Brief 1: Can you arrange the lines of the segmentation data listing, from the line containing "Point out **left lung**. Return masks as SVG." through the end of the listing (both ends included), as a JSON list of strings with one string per line and blank lines left out?
[BEGIN Source passage]
Help Center: 10 CNN Architectures

How have you been keeping up with the different convolutional neural networks (CNNs)? In recent years, we have witnessed the birth of numerous CNNs. These networks have gotten so deep that it has become extremely difficult to visualise the entire model. We stop keeping track of them and treat them as blackbox models.

Fine, maybe you don’t. But if you’re guilty too then hey, you’ve come to the right place! This article is a visualisation of 10 common CNN architectures, hand-picked by yours truly. These illustrations provide a more compact view of the entire model, without having to scroll down a couple of times just to see the softmax layer. Apart from these images, I’ve also sprinkled some notes on how they ‘evolved’ over time — from 5 to 50 convolutional layers, from plain convolutional layers to modules, from 2–3 towers to 32 towers, from 7⨉7 to 5⨉5— but more on these later.

By ‘common’, I am referring to those models whose pre-trained weights are usually shared by deep learning libraries (such as TensorFlow, Keras and PyTorch) for users to use, and models that are usually taught in classes. Some of these models have shown success in competitions like the ImageNet Large Scale Visual Recognition Challenge (ILSVRC).

The 10 architectures that will be discussed and the year their papers were published.
[END Source passage]
[BEGIN Working data]
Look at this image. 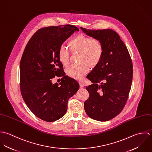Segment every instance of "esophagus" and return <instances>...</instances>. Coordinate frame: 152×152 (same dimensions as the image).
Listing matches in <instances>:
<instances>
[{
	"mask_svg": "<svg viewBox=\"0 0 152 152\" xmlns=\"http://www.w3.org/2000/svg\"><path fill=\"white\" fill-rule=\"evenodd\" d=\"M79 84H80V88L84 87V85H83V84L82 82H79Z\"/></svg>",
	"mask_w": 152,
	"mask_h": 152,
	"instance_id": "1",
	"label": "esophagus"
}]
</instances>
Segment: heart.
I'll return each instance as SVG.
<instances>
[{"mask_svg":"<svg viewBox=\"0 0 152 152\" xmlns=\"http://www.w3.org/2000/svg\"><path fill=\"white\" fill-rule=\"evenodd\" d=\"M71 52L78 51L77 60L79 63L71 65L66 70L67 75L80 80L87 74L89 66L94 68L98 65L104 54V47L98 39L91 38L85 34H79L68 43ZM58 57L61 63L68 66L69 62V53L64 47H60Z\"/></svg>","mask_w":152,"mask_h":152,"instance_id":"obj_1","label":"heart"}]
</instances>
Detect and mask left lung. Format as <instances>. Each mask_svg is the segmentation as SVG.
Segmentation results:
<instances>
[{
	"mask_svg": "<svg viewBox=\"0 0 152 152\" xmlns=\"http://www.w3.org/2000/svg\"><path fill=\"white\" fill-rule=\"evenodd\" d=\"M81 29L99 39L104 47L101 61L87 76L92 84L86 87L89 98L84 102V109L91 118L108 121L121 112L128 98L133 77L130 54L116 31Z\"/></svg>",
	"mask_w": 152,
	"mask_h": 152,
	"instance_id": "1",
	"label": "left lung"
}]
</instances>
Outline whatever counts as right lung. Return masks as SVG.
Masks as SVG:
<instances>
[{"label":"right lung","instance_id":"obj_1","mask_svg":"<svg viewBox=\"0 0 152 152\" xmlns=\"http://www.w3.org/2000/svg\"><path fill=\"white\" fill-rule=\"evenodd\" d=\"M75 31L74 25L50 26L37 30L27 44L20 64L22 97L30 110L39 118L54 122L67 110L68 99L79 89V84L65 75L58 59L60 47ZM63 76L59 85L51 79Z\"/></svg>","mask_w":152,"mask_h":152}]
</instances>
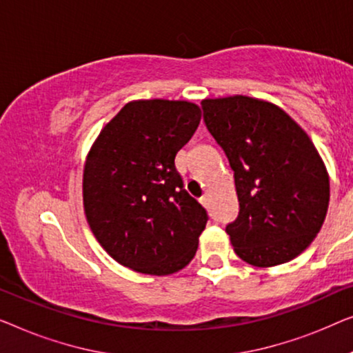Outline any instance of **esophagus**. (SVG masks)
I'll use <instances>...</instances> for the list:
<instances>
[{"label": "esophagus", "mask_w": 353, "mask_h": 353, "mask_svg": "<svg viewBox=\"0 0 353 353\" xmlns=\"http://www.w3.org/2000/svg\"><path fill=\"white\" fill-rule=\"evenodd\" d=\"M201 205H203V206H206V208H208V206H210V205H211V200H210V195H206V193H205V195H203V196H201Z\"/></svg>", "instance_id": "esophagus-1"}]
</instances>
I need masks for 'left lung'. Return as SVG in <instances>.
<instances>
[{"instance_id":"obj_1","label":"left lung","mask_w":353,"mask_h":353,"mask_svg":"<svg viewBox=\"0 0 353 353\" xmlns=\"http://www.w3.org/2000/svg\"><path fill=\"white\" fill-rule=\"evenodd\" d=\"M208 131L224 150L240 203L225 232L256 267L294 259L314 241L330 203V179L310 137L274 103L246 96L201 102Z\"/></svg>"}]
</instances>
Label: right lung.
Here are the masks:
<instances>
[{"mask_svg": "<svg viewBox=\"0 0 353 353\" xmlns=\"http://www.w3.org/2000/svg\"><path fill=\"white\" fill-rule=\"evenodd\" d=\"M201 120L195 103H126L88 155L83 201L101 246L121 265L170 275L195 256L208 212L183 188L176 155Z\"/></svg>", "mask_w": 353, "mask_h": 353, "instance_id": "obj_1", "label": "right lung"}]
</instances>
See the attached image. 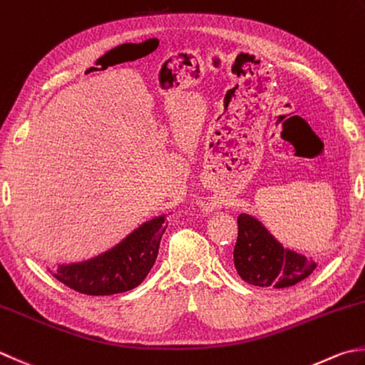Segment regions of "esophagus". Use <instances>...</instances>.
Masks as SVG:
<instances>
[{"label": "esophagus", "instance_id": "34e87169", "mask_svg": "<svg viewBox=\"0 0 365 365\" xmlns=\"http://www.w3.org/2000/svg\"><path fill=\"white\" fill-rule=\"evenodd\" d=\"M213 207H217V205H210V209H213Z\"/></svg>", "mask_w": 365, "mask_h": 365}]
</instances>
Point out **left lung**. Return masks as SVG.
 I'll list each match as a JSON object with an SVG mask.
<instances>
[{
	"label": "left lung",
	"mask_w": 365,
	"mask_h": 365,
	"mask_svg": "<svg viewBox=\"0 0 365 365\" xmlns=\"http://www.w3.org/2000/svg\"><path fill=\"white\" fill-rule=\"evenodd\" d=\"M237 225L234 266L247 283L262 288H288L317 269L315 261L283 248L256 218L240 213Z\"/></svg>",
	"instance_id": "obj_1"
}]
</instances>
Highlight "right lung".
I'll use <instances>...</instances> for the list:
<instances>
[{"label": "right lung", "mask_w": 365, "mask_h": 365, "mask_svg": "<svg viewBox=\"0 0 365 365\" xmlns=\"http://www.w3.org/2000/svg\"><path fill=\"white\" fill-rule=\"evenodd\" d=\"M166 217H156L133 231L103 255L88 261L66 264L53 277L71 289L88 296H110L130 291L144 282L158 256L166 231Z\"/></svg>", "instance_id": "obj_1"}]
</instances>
[END Working data]
Brief 2: Could you copy the stretch of the CNN architectures article from "Fine, maybe you" through "on these later." word for word?

Correct response 1:
[
  "Point out **left lung**. Return masks as SVG.",
  " I'll list each match as a JSON object with an SVG mask.",
  "<instances>",
  "[{",
  "\t\"label\": \"left lung\",",
  "\t\"mask_w\": 365,",
  "\t\"mask_h\": 365,",
  "\t\"mask_svg\": \"<svg viewBox=\\\"0 0 365 365\\\" xmlns=\\\"http://www.w3.org/2000/svg\\\"><path fill=\\\"white\\\" fill-rule=\\\"evenodd\\\" d=\\\"M237 225L234 266L247 283L262 288H288L317 269L315 261L283 248L256 218L240 213Z\\\"/></svg>\",",
  "\t\"instance_id\": \"obj_1\"",
  "}]",
  "</instances>",
  "Highlight \"right lung\".",
  "I'll use <instances>...</instances> for the list:",
  "<instances>",
  "[{\"label\": \"right lung\", \"mask_w\": 365, \"mask_h\": 365, \"mask_svg\": \"<svg viewBox=\\\"0 0 365 365\\\" xmlns=\\\"http://www.w3.org/2000/svg\\\"><path fill=\\\"white\\\" fill-rule=\\\"evenodd\\\" d=\\\"M166 217H156L133 231L103 255L88 261L66 264L53 277L71 289L88 296H110L130 291L144 282L158 256L166 231Z\\\"/></svg>\", \"instance_id\": \"obj_1\"}]",
  "</instances>"
]

Correct response 2:
Fine, maybe you don’t. But if you’re guilty too then hey, you’ve come to the right place! This article is a visualisation of 10 common CNN architectures, hand-picked by yours truly. These illustrations provide a more compact view of the entire model, without having to scroll down a couple of times just to see the softmax layer. Apart from these images, I’ve also sprinkled some notes on how they ‘evolved’ over time — from 5 to 50 convolutional layers, from plain convolutional layers to modules, from 2–3 towers to 32 towers, from 7⨉7 to 5⨉5— but more on these later.